======== VORLIEGENDER TEXT ========
Dipl.-Phys. Klaus Schmedding
A. Verdacht des gestellten oder provozierten Unfalls
Rz. 1
Das Motiv für einen (versuchten) Versicherungsbetrug können z.B. Vorschäden am Pkw sein, die entweder gar nicht oder primitiv behoben wurden. Nicht selten sind auch massive technische Defekte (z.B. Motorschaden) oder auch eine nur schlechte Verkäuflichkeit eines Kfz ein Anlass, weil das jeweilige Modell entweder am Markt nicht gefragt ist oder sehr hohe Laufleistungen aufweist (z.B. ein Fahrzeug für Personenbeförderung).
======== AUSZUG DATENSATZ ========
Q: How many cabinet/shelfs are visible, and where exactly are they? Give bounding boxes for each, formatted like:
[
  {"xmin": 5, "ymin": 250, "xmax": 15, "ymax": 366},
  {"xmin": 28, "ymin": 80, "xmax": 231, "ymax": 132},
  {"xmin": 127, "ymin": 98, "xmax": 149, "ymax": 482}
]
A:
========
▸ **GESTELLTE AUFGABE**:
Gib bitte den Abschnitt aus dem Text zum gestellten Unfall wörtlich wieder, beginnend mit "Dipl.-Phys. Klaus Schmedding" und weiter bis einschließlich "Fahrzeug für Personenbeförderung).".

▸ **DIE ANTWORT**:
Dipl.-Phys. Klaus Schmedding
A. Verdacht des gestellten oder provozierten Unfalls
Rz. 1
Das Motiv für einen (versuchten) Versicherungsbetrug können z.B. Vorschäden am Pkw sein, die entweder gar nicht oder primitiv behoben wurden. Nicht selten sind auch massive technische Defekte (z.B. Motorschaden) oder auch eine nur schlechte Verkäuflichkeit eines Kfz ein Anlass, weil das jeweilige Modell entweder am Markt nicht gefragt ist oder sehr hohe Laufleistungen aufweist (z.B. ein Fahrzeug für Personenbeförderung).